→ **What needs to be done**
Please transcribe exactly the lines from the line holding "rappresentazione 3D di" through the end of the data below, and skip any pictures.

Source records
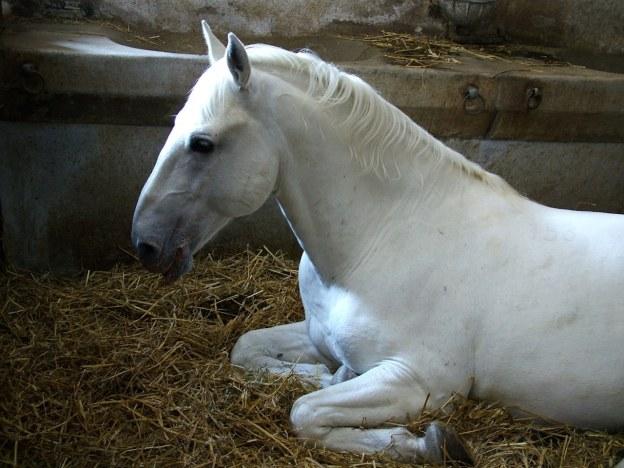 lipican-horse-1399491-1280x960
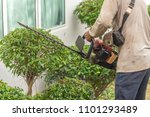 hedge trimmer in action.cutting ... | Shutterstock . vector #1101293489
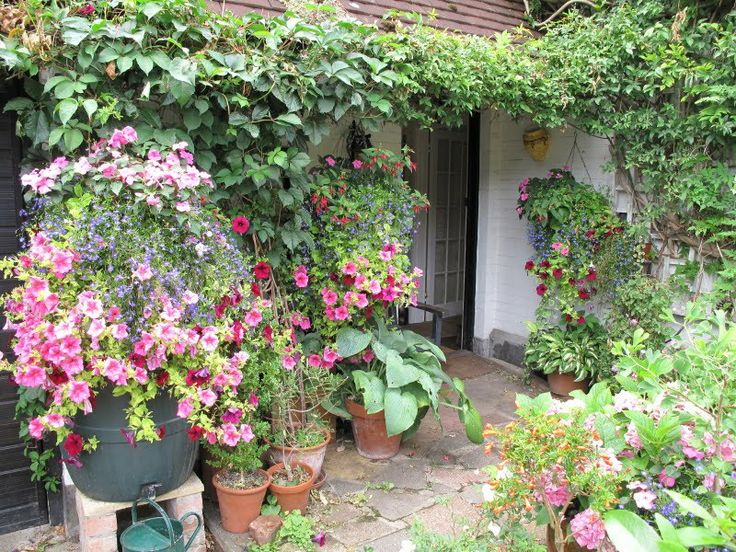 5 inspiring ways to create a cottage style garden small gardens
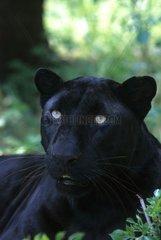 Portrait de Panthère noire au repos à l'ombre des arbres
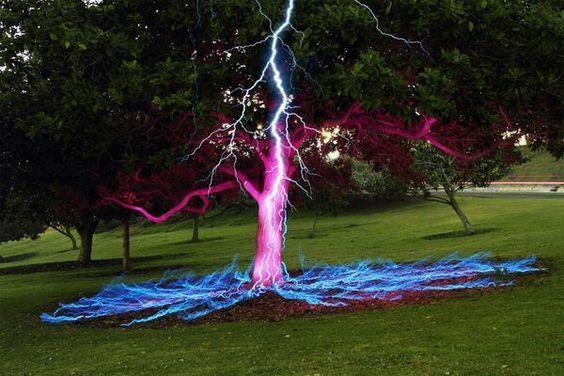 Imagen de larga exposición de un rayo golpeando un árbol. Crédito Darren Pearson. pic.twitter.com/np6Lr8SpsT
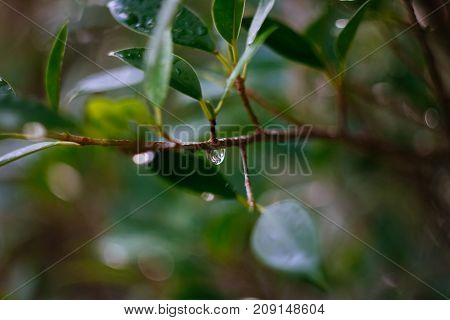 Water droplet on branch of green leaf tree show humidity of rainy day with blurry background and foreground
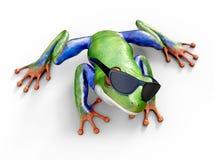 rappresentazione 3D di un sunglasse d'uso con gli occhi rossi realistico della rana di albero Fotografia Stock Libera da Diritti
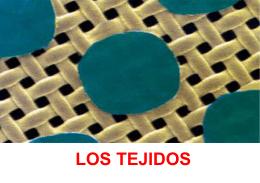 caracteristicas de los tejidos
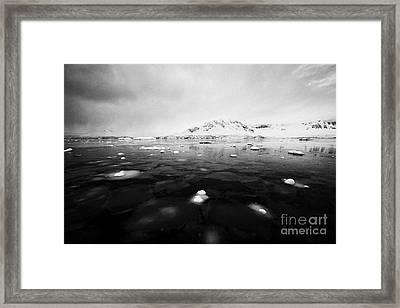 pancake sea ice forming in Fournier Bay on Anvers Island Antarctica Framed Print by Joe Fox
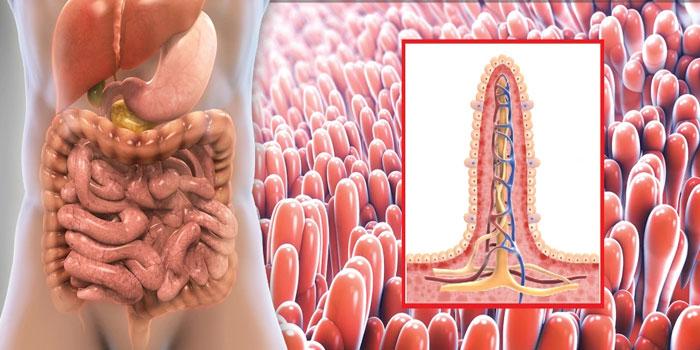 Нарушение нормального состава кишечного биоценоза и методы его коррекции
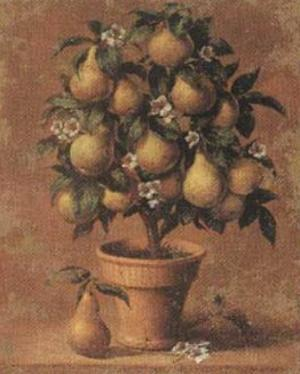 Pear Tree by Joaquin Moragues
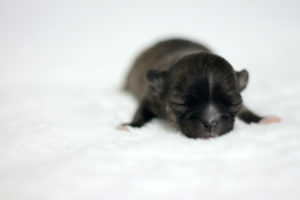 chihuahua-bringe-poils-longs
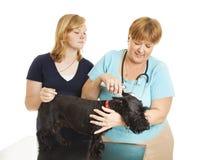 Le vétérinaire féminin soigne le patient Images stock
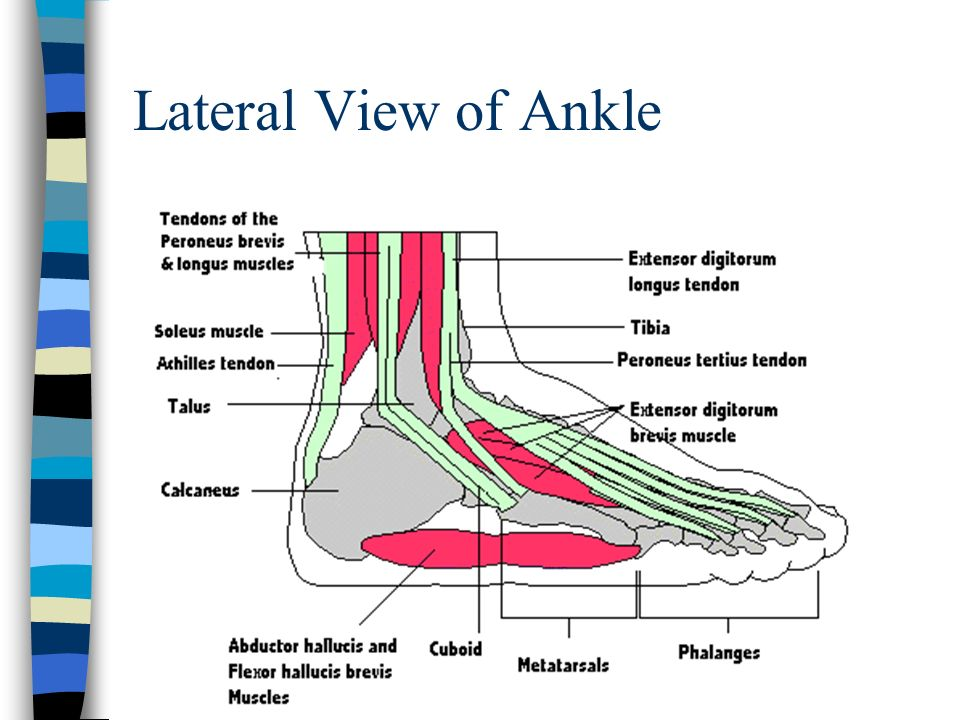 Ankle and Lower Leg Chapter ppt download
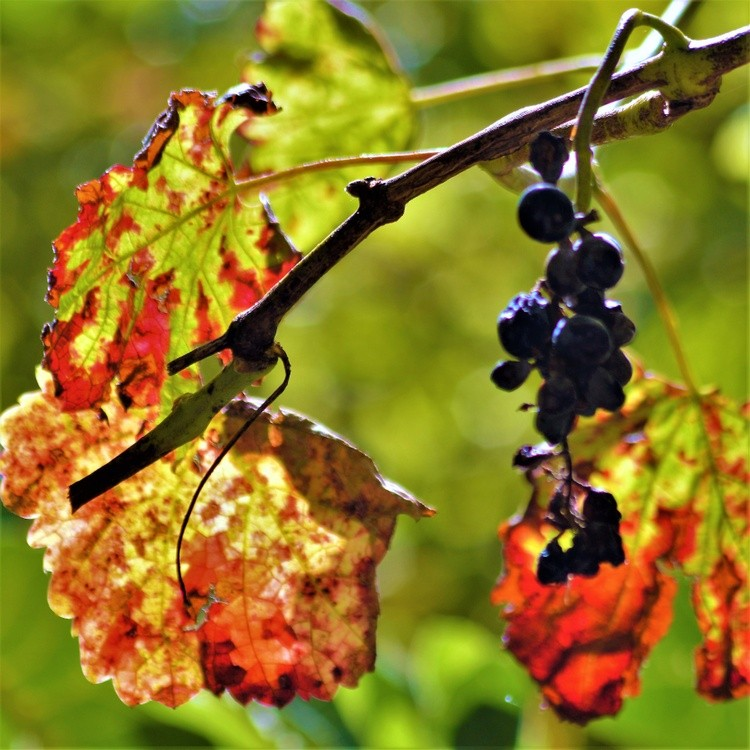 LEAVES AND GRAPES  IN AUTUMN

→ **Problem solution**
 rappresentazione 3D di un sunglasse d'uso con gli occhi rossi realistico della rana di albero Fotografia Stock Libera da Diritti
 caracteristicas de los tejidos
 pancake sea ice forming in Fournier Bay on Anvers Island Antarctica Framed Print by Joe Fox
 Нарушение нормального состава кишечного биоценоза и методы его коррекции
 Pear Tree by Joaquin Moragues
 chihuahua-bringe-poils-longs
 Le vétérinaire féminin soigne le patient Images stock
 Ankle and Lower Leg Chapter ppt download
 LEAVES AND GRAPES  IN AUTUMN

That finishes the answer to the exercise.